Why an insult?
Sister Edith who keeps a lovely blog has recently commented on a T-shirt promoting an annual event:
It's Mayfest at our college. (Yes, we have May in April, even though this is northern Minnesota. By the time we actually reach May, it's Finals Week.) One part of Mayfest is the Reif Run, a 5k event for students, faculty, and staff. There are winners - but the ethos is simply to enjoy running through the college's neighborhood on a beautiful spring day. This year was the 30th Reif Run, a landmark.
Although I didn't see the run (my class is scheduled right through it), I did see the t-shirt, and it brought me to a standstill. No, it wasn't the neon-green color. It was the plump little nuns in full habits jogging along a little path.
There is not a single sister in this monastery who wears such garb, and only a very few who wear modified habits. On a campus where most students have at least one sister for a teacher at some point in time - and they see us all over the campus - they nonetheless trot out a worn and offensive stereotype. It never occurs to them that mocking nuns in traditional garb is, in essence, mocking the charism of the sisters who sponsor their college.
Someone will surely think I'm simply humorless and don't get the joke. Perhaps. But imagine the reaction if the t-shirts portrayed, oh, women in the hajib or burka running along a path and crossing the finish line? Hmong people pulling rickshaws along a race course? Scrawny pale thin young men with curly sidelocks and yarmulkes? Mocking drawings of people with disabilites? Native Americans with feathers in their hair? There would be an uproar - and everyone knows it. That's why we don't see t-shirts like that.

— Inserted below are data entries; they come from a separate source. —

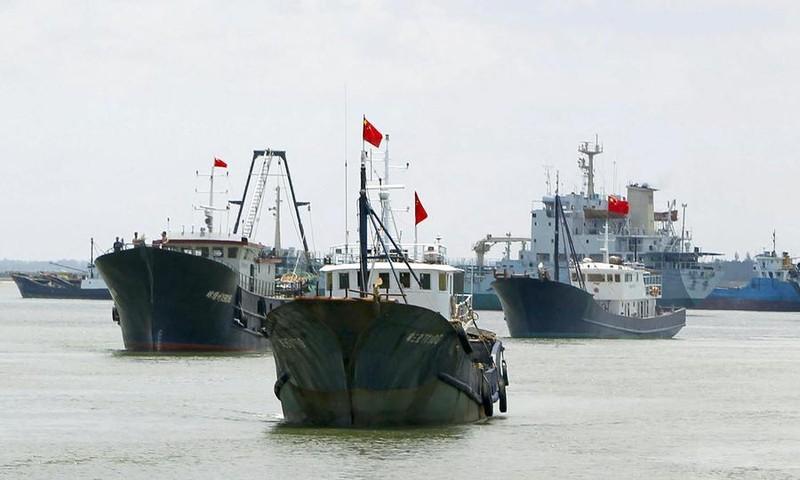 Từ bãi Tư Chính nhận diện lực lượng dân quân biển Trung Quốc - ảnh 2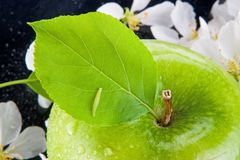 Green apple and caterpillar Royalty Free Stock Image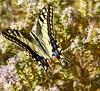 En mi opinión una de las mariposas más bonitas y grandes de las que tenemos por Málaga, la Papilio machaon ......Está en particular se hizo amiga mía y me permitió hacerle un reportaje completo ..... . (EMferrer) Tags: lepidoptera fotografiamacro macrobrilliance mariposa insectsinstagram mariposas insectos insecto topmacro lepidoptero naturelovers butterfly mariposasdiurnas fotosmacro macrophotograph macrofotografia papilio wildlife insect macrocaptures lepidopteros fotomacro macrobutterfly papiliomachaon bestmacro mariposadiurna macrofo enriquemalaga macroshot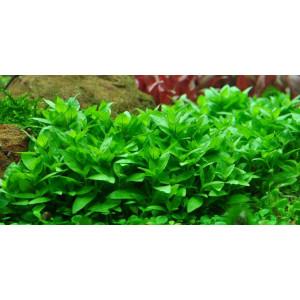Planta acvariu Staurogyne repens Pot Tropica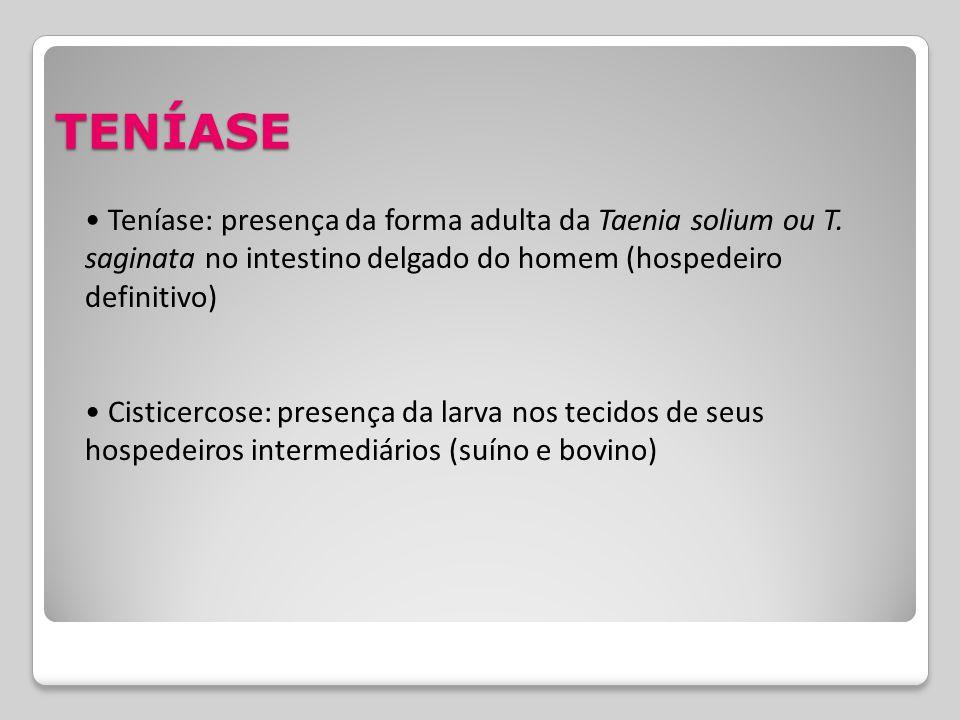 TENÍASE • Teníase: presença da forma adulta da Taenia solium ou T. saginata no intestino delgado do homem (hospedeiro definitivo)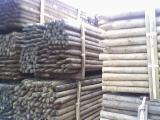 Stakes, Pine (Pinus sylvestris) - Redwood, FSC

A past press release gives the flavour of the event, which sound more like frolicking than competition, which is an appropriate way to wind down after a rigorous school year:
St. Scholastica students often add to the festivity of the event by wearing body paint, unique “hats” or odd costumes, walking the course facing backward, pulling each other in wagons, etc. Participants in the 2005 race are encouraged to dress in prom attire.
I am completely perplexed about why dear sister is offended by the image and calls it mockery. She admits that the depictions are "cute" (I googled, but couldn't find the image) but finds it offensive and stereotypical. Being far-removed from the whole event, I must say that my impression was that the drawing was meant as an honour -- seeing the nuns as good-humoured, very much a part of the spirit of the school (still) and a nostalgic nod to their past visibility which spoke as a universal icon.
Sister may know more about the hearts of the organisers, but I would submit that even in this "sophisticated" age, the generosity of a live given to God cries out for its own display, and what better than the motherly nun, in cheerful habit, joining in the festivities with her charges. Catholicism has always known how to balance feasting with fasting, in a way that all could emulate, and these students wanted that icon to be a stamp of deeper meaning. (Perhaps they miss its real presence.)